En general, para los revolucionarios es fundamental hacer el seguimiento de cómo realmente se encuentran “los de arriba” (tanto en el plano nacional como en el internacional). Pues, parafraseando a Lenin, y tal como demuestra la experiencia histórica, para las grandes transformaciones revolucionarias no basta con que “los de abajo” no estén dispuestos a seguir viviendo como antes, sino que tendrá que ocurrir que “los de arriba” no han de poder continuar ejerciendo su dominio como lo han venido haciendo hasta ese momento. A esto no vendría mal añadir –sin pretensión de enmendar la plana al líder bolchevique– que “los de abajo” no han de tardar tanto en “enterarse” de que a “los de encima” no les va tan bien. Esto implica hoy, por ejemplo, “enterarnos” de que el mundo capitalista desarrollado no conforma un Imperio omnipotente y único, liderado sin discusión por los EEUU sino que, bien al contrario, presenta muchas fallas. Esperemos que entre todos contribuyamos a que estas fisuras se reconozcan a fin de que no se tarde tanto en aprovecharlas. Que por nosotros la cosa… no falle.

Vicente Sarasa

[1] En 1992, Francis Fukuyama publica El fin de la Historia y el último hombre donde mantiene que con la “caída del comunismo” y el fin de la Guerra Fría culmina la lucha de las ideologías y se acabaron definitivamente las guerras y las revoluciones.

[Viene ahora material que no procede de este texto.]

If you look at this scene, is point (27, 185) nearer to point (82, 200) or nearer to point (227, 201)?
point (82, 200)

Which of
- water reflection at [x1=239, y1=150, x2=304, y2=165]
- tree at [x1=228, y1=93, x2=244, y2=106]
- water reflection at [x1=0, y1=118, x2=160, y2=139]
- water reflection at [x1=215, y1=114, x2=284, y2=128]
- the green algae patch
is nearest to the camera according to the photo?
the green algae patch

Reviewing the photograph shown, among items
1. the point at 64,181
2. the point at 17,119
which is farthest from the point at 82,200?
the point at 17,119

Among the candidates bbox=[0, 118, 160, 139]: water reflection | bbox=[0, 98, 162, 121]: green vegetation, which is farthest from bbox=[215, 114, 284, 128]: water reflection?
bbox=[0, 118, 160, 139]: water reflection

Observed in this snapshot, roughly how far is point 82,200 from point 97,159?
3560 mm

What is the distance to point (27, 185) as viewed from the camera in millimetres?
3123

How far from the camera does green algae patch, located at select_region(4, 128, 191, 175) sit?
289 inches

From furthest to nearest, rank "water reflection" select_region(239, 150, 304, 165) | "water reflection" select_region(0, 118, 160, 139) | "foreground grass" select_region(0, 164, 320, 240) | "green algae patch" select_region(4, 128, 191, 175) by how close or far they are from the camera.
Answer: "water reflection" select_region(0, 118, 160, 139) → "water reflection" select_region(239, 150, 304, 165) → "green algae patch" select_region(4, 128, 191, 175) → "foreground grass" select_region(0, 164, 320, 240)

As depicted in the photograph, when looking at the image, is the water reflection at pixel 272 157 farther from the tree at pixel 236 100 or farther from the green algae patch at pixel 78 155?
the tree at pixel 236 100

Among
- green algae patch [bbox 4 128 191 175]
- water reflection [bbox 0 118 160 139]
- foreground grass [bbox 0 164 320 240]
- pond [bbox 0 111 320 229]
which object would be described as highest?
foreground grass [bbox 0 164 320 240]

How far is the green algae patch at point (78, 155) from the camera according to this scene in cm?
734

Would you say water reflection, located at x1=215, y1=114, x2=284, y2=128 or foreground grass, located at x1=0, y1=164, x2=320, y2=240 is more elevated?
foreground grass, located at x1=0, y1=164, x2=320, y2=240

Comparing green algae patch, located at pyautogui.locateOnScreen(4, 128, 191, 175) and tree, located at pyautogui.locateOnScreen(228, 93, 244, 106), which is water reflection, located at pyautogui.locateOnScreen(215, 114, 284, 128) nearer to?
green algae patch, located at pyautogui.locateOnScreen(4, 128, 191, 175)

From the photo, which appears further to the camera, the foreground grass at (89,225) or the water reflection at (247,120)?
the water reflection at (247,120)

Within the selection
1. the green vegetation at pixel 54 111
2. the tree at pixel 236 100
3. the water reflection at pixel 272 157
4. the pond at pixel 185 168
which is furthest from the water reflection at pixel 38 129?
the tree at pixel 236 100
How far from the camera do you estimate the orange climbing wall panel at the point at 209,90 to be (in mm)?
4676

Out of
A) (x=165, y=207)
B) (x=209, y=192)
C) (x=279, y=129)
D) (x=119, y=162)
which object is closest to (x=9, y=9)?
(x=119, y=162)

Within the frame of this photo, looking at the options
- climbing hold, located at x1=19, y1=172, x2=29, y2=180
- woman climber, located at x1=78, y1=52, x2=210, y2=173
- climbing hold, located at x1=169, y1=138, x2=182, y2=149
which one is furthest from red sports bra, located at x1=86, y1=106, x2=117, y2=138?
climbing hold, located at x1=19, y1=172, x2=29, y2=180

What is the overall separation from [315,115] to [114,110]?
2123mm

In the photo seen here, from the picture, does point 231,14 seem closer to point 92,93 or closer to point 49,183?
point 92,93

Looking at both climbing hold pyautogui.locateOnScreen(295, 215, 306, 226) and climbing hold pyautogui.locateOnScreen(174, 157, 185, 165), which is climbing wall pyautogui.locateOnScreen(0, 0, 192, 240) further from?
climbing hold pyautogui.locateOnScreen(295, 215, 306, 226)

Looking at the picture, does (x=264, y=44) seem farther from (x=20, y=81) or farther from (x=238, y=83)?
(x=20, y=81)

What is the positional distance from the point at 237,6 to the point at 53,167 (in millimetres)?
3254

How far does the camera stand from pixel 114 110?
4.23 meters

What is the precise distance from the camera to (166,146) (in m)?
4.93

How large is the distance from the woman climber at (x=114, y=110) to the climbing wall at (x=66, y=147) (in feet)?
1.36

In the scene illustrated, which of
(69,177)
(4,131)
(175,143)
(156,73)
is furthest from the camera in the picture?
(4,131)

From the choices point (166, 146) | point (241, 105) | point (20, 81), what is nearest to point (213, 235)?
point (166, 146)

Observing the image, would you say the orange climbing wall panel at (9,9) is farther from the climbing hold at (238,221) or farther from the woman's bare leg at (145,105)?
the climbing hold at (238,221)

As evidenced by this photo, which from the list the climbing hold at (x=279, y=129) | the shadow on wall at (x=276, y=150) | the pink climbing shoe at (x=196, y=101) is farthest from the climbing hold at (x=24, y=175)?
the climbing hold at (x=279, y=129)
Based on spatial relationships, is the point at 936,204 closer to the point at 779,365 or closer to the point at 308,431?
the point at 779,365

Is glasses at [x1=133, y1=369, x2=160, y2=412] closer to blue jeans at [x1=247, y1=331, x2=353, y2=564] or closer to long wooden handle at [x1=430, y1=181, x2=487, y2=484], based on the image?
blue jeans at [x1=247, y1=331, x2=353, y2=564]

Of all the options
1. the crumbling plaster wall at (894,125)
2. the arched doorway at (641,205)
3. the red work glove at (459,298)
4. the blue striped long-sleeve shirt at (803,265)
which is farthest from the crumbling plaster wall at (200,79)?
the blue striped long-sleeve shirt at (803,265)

En 2004 no tuvo más remedio que desdecirse en “Construcción del Estado: gobierno y orden mundial en el siglo XXI”.

[2] Aún la crisis capitalista no había alcanzado en toda su “dimensión pública” al centro mismo del sistema. Si bien esto ocurrió en 2008, quienes no habían abandonado las posiciones marxistas por las “neoexplicaciones” que proliferaron en los años 90, podían ver con cierta claridad cómo el boomerang de la crisis estaba a punto de volver a su sitio de lanzamiento. Ver justamente La crisis boomerang.